Go through the records below and set each one down exactly, leaving out any pictures.

======== Records for the exercise

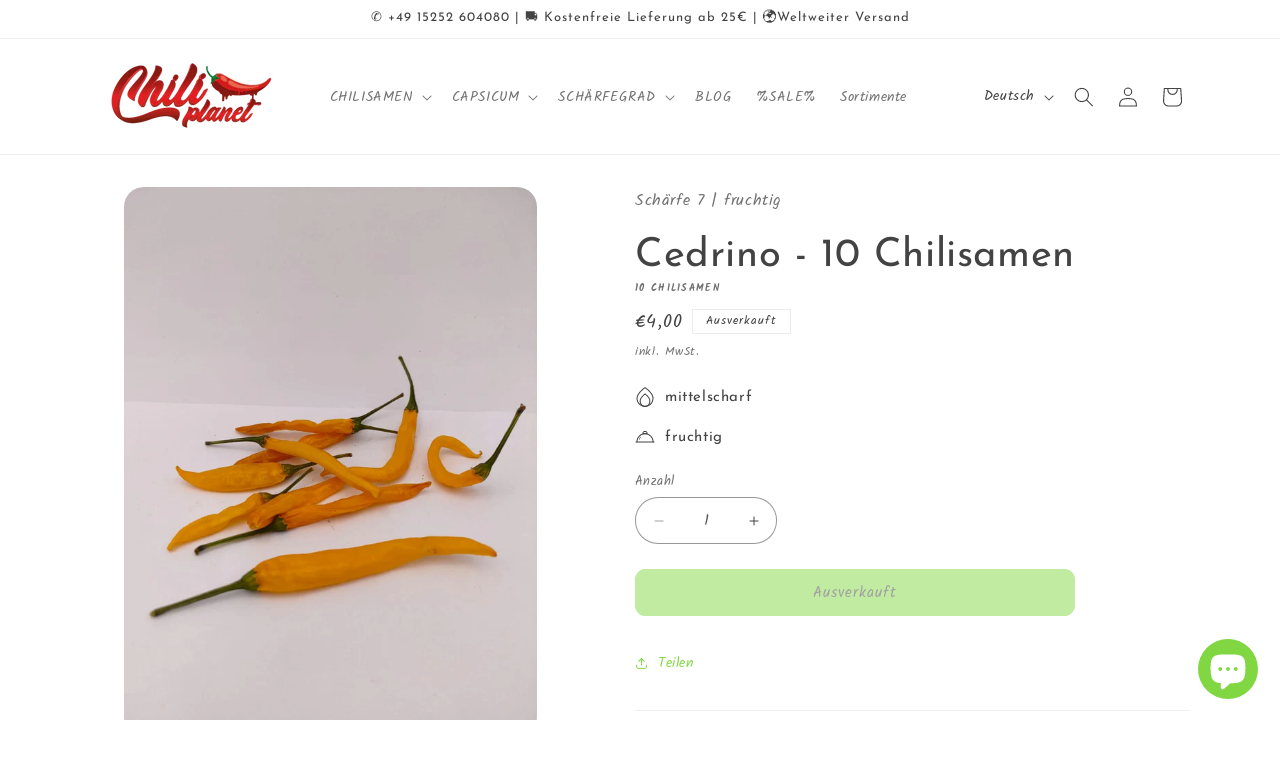

--- FILE ---
content_type: application/javascript; charset=utf-8
request_url: https://analyzely.gropulse.com/get_script?shop=chili-planetde.myshopify.com
body_size: -131
content:

  (function(){
    if (location.pathname.includes('/thank_you') || location.pathname.includes('/thank-you')) {
      var script = document.createElement("script");
      script.type = "text/javascript";
      script.src = "https://analyzely.gropulse.com/get_purchase_page_script?shop=chili-planetde.myshopify.com";
      document.getElementsByTagName("head")[0].appendChild(script);
    }
  })();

================

Answer box:
--- FILE ---
content_type: application/javascript; charset=utf-8
request_url: https://analyzely.gropulse.com/get_script?shop=chili-planetde.myshopify.com
body_size: -131
content:

  (function(){
    if (location.pathname.includes('/thank_you') || location.pathname.includes('/thank-you')) {
      var script = document.createElement("script");
      script.type = "text/javascript";
      script.src = "https://analyzely.gropulse.com/get_purchase_page_script?shop=chili-planetde.myshopify.com";
      document.getElementsByTagName("head")[0].appendChild(script);
    }
  })();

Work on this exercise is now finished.